Chele, I have two things for you on opposite sides of the field here:
1.) So.... who cares if you DO decide to find out?? The whole idea of being 'team ____' is for the FUN.... so if it turns out that waiting is too stressful, then don't worry about it!! Find out! Do whatever will be more fun for you... this is not about a test of wills, mama.
However:
2.) What's stressing you out? You said you're stressed about the sex... but there's really nothing to stress about..... you can be perfectly prepared for baby without knowing the sex, and you can do nursery decorating and shopping for gender-specific cute stuff later after babe is born. As long as you've got a few cute sleepers/onesies, the baby necessities (Which aren't often gender specific anyway) and a place for baby to sleep, you're good. You won't even use your nursery at first, baby will sleep in your room.
So.... whatcha' stressin about?
Thanks Hun,
Ok so 1) I have always been really adamant that it annoys me when people find out. I loved the not knowing with Max and know deep deep down how disappointed I'd be in myself that i gave into that temptation.
2) I'm not stressed at all about the organisational aspect, it's a doddle I think, just the same as it was first time.
It's just..........I want a girl
Before I got pregnant with Max I wanted a girl, then when I was pregnant I had a feeling he was a boy, and got used to the idea he was a boy and in the end wanted a boy, but always to follow him with a girl. I love him to bits and love having a boy, don't get me wrong. But it's my long term desire to have a girl. I have a very close relationship with my mum and it's something I want with my own daughter. Yes you can be close to your son but there is something about a mother/daughter bond that I long for. I want to be the mother of the bride, not the mother in law.
I know the true answer for me is that I need to stay team yellow. Once he's born, I'll love him no matter what. I have to admit I know that I will have a split second of disappointment, but once he is in my arms, I am pretty sure my love will flood and I won't mind. And therefore if I do find out now and it is a boy, I'll have four months of that disappointment in my mind. Sounds awful and I hate myself for thinking it.

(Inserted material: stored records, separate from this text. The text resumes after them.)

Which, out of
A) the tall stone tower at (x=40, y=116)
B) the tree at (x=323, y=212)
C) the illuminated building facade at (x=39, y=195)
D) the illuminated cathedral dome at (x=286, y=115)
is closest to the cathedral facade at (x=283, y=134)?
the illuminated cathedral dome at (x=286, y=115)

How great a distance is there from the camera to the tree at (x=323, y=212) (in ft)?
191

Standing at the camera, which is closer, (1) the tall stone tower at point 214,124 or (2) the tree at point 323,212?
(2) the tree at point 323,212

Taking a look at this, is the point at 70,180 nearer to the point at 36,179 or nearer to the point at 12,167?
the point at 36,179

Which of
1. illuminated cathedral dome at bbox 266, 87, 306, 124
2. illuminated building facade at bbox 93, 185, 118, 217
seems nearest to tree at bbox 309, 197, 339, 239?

No one I know with a girl longs desperately for a boy, knowing they wouldn't be complete without one. It's always the other way round.
But should I find out now to get my head round it? I secretly hope my patience will pay off and ill be rewarded with a girl, but do i deserve one for thinking like I do?!

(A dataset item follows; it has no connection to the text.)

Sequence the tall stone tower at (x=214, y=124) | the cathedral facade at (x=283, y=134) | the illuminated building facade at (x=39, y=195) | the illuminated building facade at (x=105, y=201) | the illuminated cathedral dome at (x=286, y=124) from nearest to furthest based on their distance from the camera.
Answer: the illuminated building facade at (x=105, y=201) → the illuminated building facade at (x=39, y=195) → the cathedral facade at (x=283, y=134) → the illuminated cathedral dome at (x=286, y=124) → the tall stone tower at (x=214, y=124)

I think it also doesn't help that there is a massive chance it'll be a boy anyway. In DH's family there are NO girls. DHs dad is one of 4 boys, DHs uncle has had two boys, DH has a brother, DHs cousin had a boy, DHs other cousin had two boys. Plus time of conception means there's a greater chance it's a boy anyway.
But the funny thing about all this is that I only see my family as me, DH and two boys. Maybe I just can see into the future???!!